What to do:
Copy all of the records below word for word, leaving out the pictures.

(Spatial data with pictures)
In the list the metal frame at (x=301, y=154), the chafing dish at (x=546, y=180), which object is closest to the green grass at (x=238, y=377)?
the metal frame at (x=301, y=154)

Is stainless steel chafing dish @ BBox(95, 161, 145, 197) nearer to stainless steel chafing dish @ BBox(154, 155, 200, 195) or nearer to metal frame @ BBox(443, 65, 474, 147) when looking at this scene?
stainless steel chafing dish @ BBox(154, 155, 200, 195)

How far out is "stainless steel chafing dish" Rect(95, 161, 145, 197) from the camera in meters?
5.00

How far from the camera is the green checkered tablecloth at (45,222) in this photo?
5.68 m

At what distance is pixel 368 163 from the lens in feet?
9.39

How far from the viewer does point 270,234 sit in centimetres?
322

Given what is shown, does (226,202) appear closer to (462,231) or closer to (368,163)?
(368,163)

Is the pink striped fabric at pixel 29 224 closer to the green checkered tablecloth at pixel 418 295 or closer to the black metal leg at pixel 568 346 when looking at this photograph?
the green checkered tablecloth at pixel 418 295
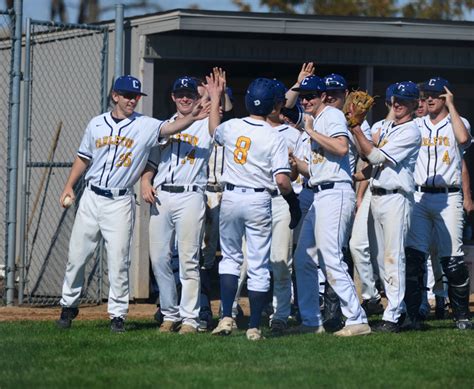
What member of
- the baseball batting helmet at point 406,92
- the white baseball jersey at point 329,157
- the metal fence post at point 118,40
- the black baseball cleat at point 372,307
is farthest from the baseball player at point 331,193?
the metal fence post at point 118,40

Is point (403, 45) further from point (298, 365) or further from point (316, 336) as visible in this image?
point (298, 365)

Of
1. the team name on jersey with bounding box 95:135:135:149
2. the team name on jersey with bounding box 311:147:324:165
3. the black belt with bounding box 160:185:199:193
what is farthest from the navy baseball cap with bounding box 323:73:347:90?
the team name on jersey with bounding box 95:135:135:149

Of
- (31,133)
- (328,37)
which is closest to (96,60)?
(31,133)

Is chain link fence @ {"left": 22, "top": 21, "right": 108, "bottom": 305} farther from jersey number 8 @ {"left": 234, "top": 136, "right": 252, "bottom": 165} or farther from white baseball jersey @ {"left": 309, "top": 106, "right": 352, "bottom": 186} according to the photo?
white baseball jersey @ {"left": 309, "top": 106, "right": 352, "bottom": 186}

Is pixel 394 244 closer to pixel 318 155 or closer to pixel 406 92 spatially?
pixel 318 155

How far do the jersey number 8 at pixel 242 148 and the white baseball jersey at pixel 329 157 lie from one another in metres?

Full response:
In the list the metal frame at (x=301, y=154), the chafing dish at (x=546, y=180), which object is closest to the green grass at (x=238, y=377)?
the metal frame at (x=301, y=154)

Is stainless steel chafing dish @ BBox(95, 161, 145, 197) nearer to stainless steel chafing dish @ BBox(154, 155, 200, 195) or nearer to metal frame @ BBox(443, 65, 474, 147) when looking at this scene?
stainless steel chafing dish @ BBox(154, 155, 200, 195)

How far out is "stainless steel chafing dish" Rect(95, 161, 145, 197) from the camera in meters?
5.00

How far from the camera is the green checkered tablecloth at (45,222) in this photo?
5.68 m

At what distance is pixel 368 163 from the lens in feet?
9.39

How far from the viewer does point 270,234 sit in centimetres?
322

Given what is shown, does (226,202) appear closer to (462,231) or closer to (368,163)?
(368,163)

Is the pink striped fabric at pixel 29 224 closer to the green checkered tablecloth at pixel 418 295 or closer to the black metal leg at pixel 568 346 when looking at this photograph?
the green checkered tablecloth at pixel 418 295
What member of
- the baseball batting helmet at point 406,92
- the white baseball jersey at point 329,157
- the metal fence post at point 118,40
- the black baseball cleat at point 372,307
is farthest from the baseball player at point 331,193?
the metal fence post at point 118,40

Is point (403, 45) further from point (298, 365) or further from point (316, 336) as visible in this image?
point (298, 365)

Of
1. the team name on jersey with bounding box 95:135:135:149
2. the team name on jersey with bounding box 311:147:324:165
3. the black belt with bounding box 160:185:199:193
what is farthest from the navy baseball cap with bounding box 323:73:347:90?
the team name on jersey with bounding box 95:135:135:149

Of
- (31,133)
- (328,37)
which is closest to (96,60)?
(31,133)

Is chain link fence @ {"left": 22, "top": 21, "right": 108, "bottom": 305} farther from jersey number 8 @ {"left": 234, "top": 136, "right": 252, "bottom": 165} or farther from white baseball jersey @ {"left": 309, "top": 106, "right": 352, "bottom": 186} according to the photo?
white baseball jersey @ {"left": 309, "top": 106, "right": 352, "bottom": 186}

Is pixel 394 244 closer to pixel 318 155 or closer to pixel 406 92 spatially?
pixel 318 155

How far do the jersey number 8 at pixel 242 148 and the white baseball jersey at pixel 329 157 lie from one another in metres?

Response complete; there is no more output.